- [EXERCISE INSTRUCTIONS]:
The finished copy must match the records exactly, except that it contains no pictures.

- [DATA SHOWN]:
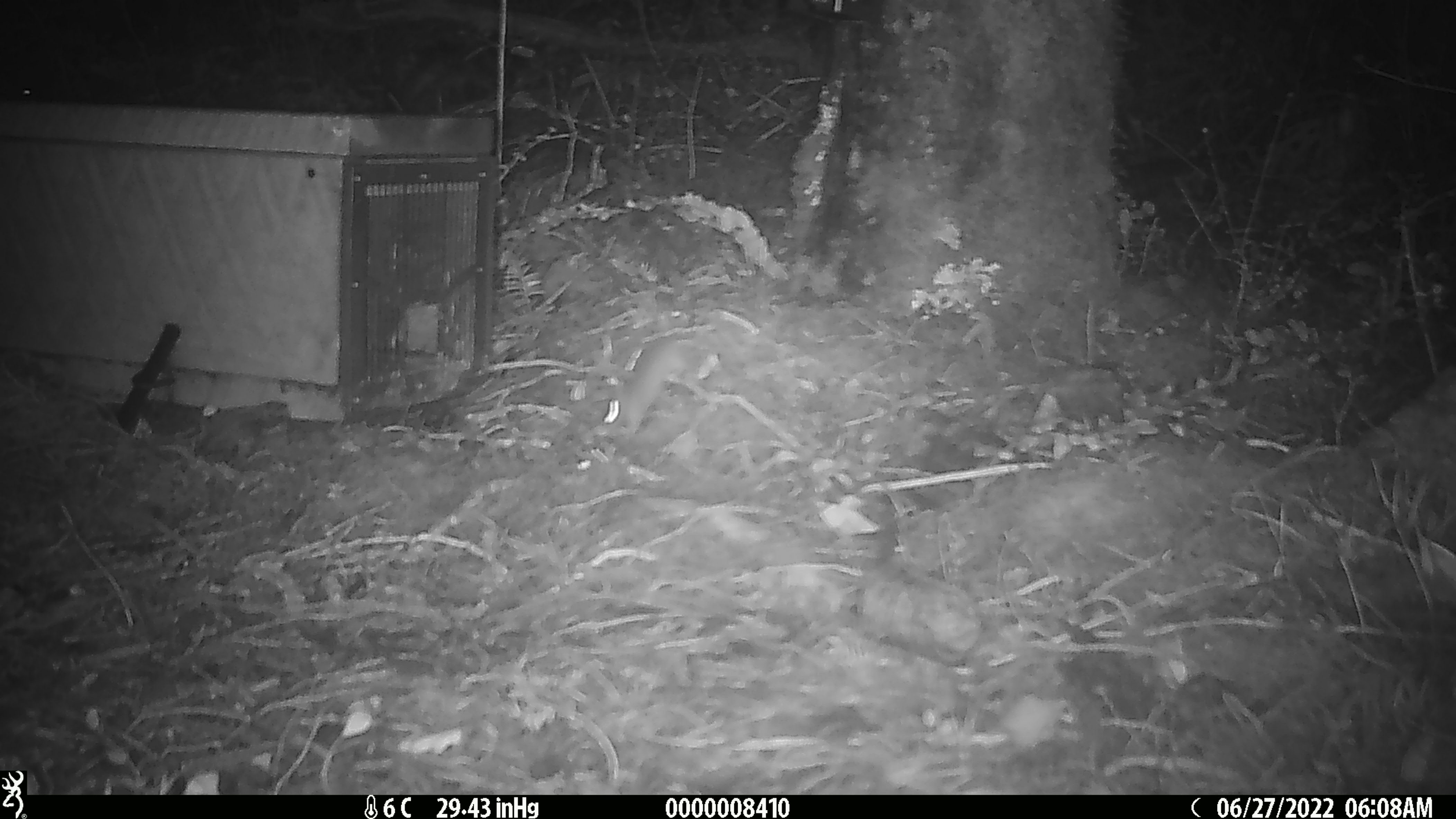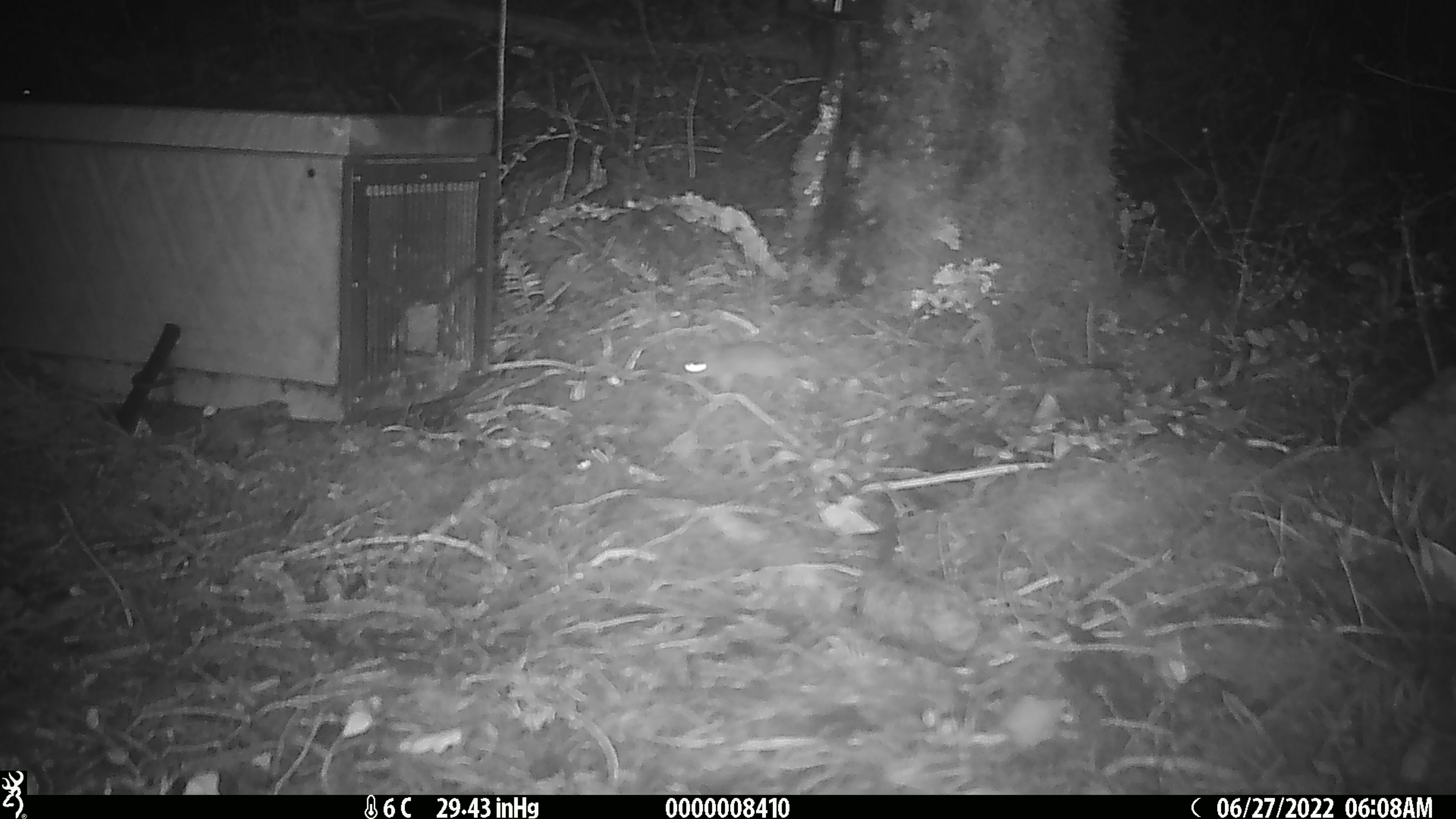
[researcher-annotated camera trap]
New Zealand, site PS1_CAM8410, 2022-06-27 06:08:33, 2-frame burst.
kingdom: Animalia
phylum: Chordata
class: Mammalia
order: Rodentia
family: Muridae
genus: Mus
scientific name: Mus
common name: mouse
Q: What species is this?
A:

- [EXERCISE RESULT]:
[researcher-annotated camera trap]
New Zealand, site PS1_CAM8410, 2022-06-27 06:08:33, 2-frame burst.
kingdom: Animalia
phylum: Chordata
class: Mammalia
order: Rodentia
family: Muridae
genus: Mus
scientific name: Mus
common name: mouse
Q: What species is this?
A:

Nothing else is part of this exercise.